Is there a way to optimise/speed up the loading of docker images from tar files?

KevinNiland
April 30, 2024
157 views
0 votes
2 Answers

I have a docker.tar file that contains numerous docker images – the size of this file is quite big, sitting at around 44 gigabytes. These images would be loaded from the tar file, retagged, and then pushed to another registry. All-in-all, this entire process could take about 40 minutes due to how many images there are.

So far, I’ve managed to cut this time down to about 20 minutes as I am using xargs to push the images once they have been retagged. The loading of the images is the next thing I want to try and address as this takes some time as well.

I have tried using split to split the original tar file into smaller parts, and then using xargs that way to try a docker load however I get some errors saying these new tar files are not created correctly (incorrect header, unexpected EOF, etc.)

Apart from that, I haven’t found much on the topic besides this: https://forums.docker.com/t/docker-save-load-performance/9245 – but the one comment that provides a possible improvement deals with docker save

Is there any other way I can improve the speed of docker load? Ideally, possible improvements would need to be done in bash.

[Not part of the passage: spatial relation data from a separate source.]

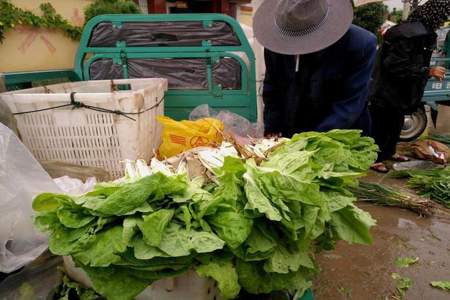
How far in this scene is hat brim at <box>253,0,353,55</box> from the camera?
7.00 ft

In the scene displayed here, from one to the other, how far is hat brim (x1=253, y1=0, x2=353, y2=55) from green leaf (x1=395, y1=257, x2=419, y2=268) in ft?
6.92

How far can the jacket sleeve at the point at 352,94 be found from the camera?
8.07 ft

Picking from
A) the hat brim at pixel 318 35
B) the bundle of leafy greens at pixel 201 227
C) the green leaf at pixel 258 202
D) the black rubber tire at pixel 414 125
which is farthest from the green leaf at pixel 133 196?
the black rubber tire at pixel 414 125

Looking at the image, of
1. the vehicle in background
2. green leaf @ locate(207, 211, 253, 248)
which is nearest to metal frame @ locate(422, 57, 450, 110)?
the vehicle in background

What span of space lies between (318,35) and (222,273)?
1.65m

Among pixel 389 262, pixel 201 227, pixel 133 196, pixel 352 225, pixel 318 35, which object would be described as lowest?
pixel 389 262

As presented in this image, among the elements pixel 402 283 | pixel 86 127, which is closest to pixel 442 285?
pixel 402 283

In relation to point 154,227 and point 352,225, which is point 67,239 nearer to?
point 154,227

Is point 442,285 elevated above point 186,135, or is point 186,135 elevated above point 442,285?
point 186,135

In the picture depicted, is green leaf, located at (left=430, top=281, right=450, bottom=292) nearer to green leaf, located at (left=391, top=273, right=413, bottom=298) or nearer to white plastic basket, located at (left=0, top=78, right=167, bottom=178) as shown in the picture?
green leaf, located at (left=391, top=273, right=413, bottom=298)

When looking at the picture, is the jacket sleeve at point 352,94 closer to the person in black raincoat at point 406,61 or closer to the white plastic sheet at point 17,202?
the white plastic sheet at point 17,202

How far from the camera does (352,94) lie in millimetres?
2516

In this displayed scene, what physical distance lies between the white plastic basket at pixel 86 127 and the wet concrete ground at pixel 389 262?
1.87 m

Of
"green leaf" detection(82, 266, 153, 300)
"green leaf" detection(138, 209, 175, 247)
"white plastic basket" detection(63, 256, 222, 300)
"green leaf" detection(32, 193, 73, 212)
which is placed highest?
"green leaf" detection(32, 193, 73, 212)
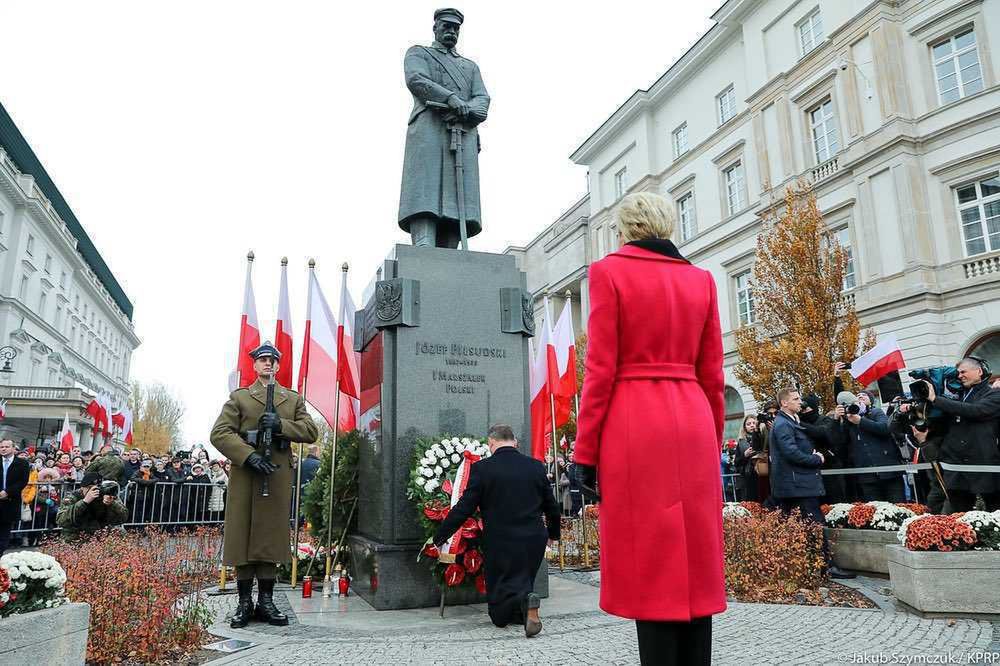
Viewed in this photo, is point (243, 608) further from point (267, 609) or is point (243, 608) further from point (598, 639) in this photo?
point (598, 639)

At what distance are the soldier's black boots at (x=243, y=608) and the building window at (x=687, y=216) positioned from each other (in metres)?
31.8

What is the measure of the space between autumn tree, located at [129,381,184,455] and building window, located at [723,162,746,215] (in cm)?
6688

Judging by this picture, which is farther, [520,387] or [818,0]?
[818,0]

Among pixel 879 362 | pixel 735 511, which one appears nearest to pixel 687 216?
pixel 879 362

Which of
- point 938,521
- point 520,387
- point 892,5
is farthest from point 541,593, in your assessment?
point 892,5

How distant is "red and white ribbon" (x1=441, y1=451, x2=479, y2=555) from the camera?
6258mm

UPDATE: Please find the process on how the images are saved, loaded, retagged, and pushed below. If any more info is required, please comment.

A Jenkins job is triggered which will pull the Docker images from the internal registry and save these images a docker.tar file
This tar file is then packaged alongside bash scripts (which will eventually load, retag, and push these images to a new registry) inside a CSAR package: https://wiki.onap.org/display/DW/Csar+Structure
An external user will then be given this package – they will then unzip the CSAR package
From here, they will then run the provided script to load the images from the docker.tar file:

RED="33[1;31m"
GREEN="33[1;32m"
NOCOLOR="33[0m"
IMAGE_TAR=$1

logger() { 
   echo -e "`date '+%Y-%m-%d %H:%M:%S:'` $@"  | tee -a ${LOG_FILE}
}

logger "Loading [$IMAGE_TAR]..."

docker load --input ${IMAGE_TAR}

LIST_OF_DOCKER_IMAGES=`docker image list | awk '{print $1":"$2;}'`

This script is then called as so: bash load_docker_images.sh docker.tar

Tags: bash docker

Answers

- BMitch
- April 30, 2024 at 4:02 pm
- 0 votes
0
There’s no need to use docker pull; docker save; docker load; docker tag; docker push in this scenario. All of those steps are transforming the content, moving it in an out of the backend storage system, extracting it to temporary directories, etc, that isn’t needed to simply move an image between two registries with an air-gap.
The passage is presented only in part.